• [Problem requirements] When you reach the line containing "Bluetooth kart, ses", repeat that line and each one after it exactly until the records end, leaving out pictures.

(Stored entries)
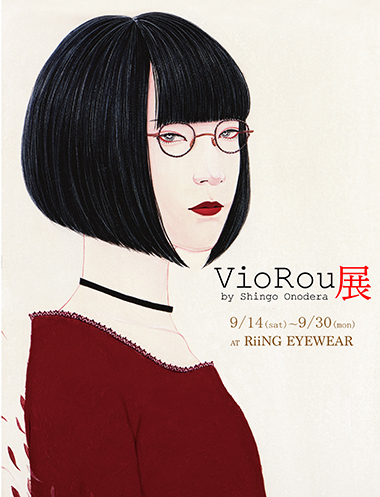 9月のイベントのお知らせ 「VioRou展」開催!!_e0267277_17253653.jpg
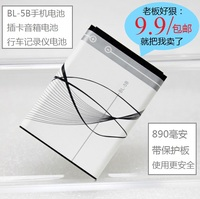 Bluetooth kart, ses kutusu, radyo paneli, BL5B, cep telefonu pil, evrensel küçük oyuncak, BL-5B özel fiyat Şarj Edilebilir Li-io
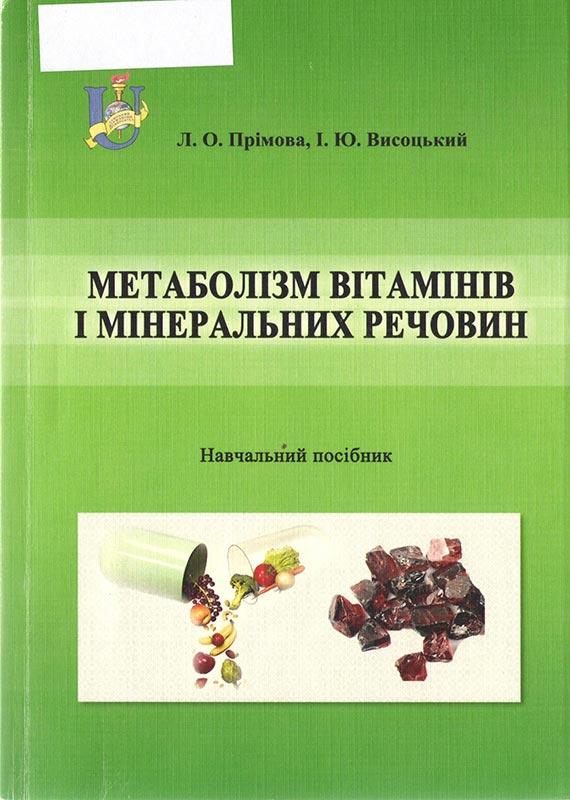 Метаболізм вітамінів і мінеральних речовин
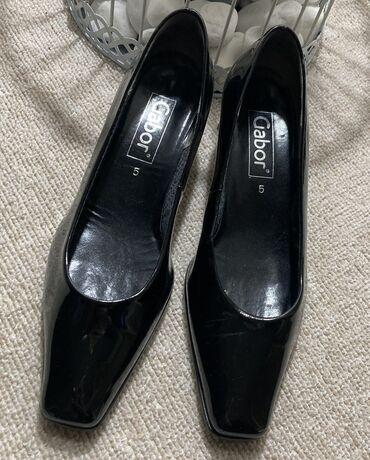 Kozne Gabor cipele, duzina gazista 26 cm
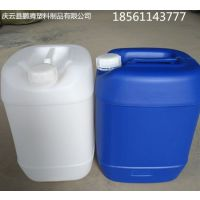 危包证20升塑料桶UN性能单20公斤塑料桶出口桶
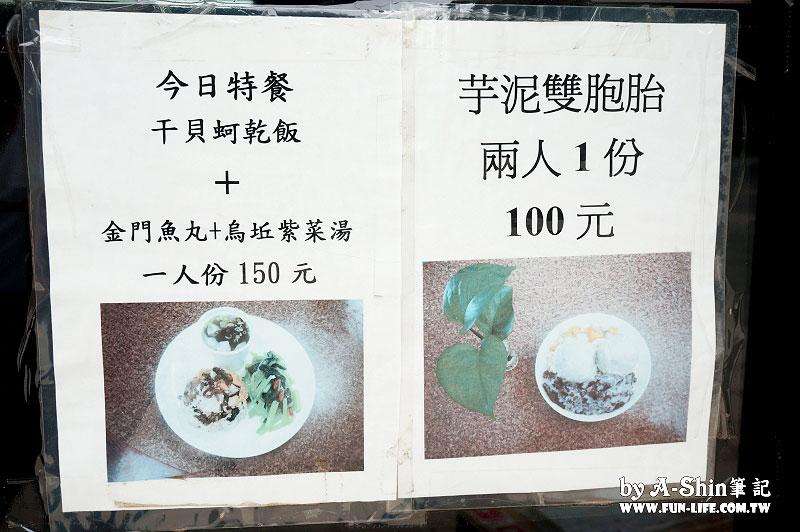 黃厝三層樓-招牌芋頭冰3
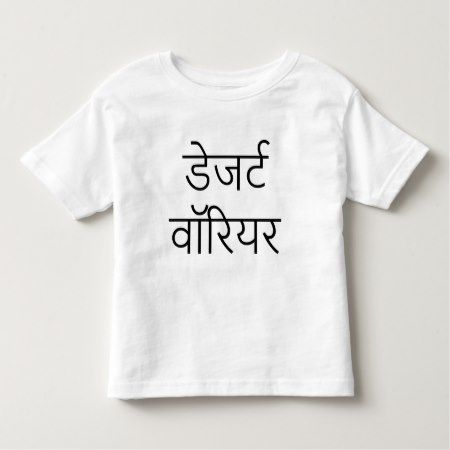 डेजर्ट वॉरियर, desert warrior in Hindi Toddler T-shirt - click to get yours right now!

• [Response box]
 Bluetooth kart, ses kutusu, radyo paneli, BL5B, cep telefonu pil, evrensel küçük oyuncak, BL-5B özel fiyat Şarj Edilebilir Li-io
 Метаболізм вітамінів і мінеральних речовин
 Kozne Gabor cipele, duzina gazista 26 cm
 危包证20升塑料桶UN性能单20公斤塑料桶出口桶
 黃厝三層樓-招牌芋頭冰3
 डेजर्ट वॉरियर, desert warrior in Hindi Toddler T-shirt - click to get yours right now!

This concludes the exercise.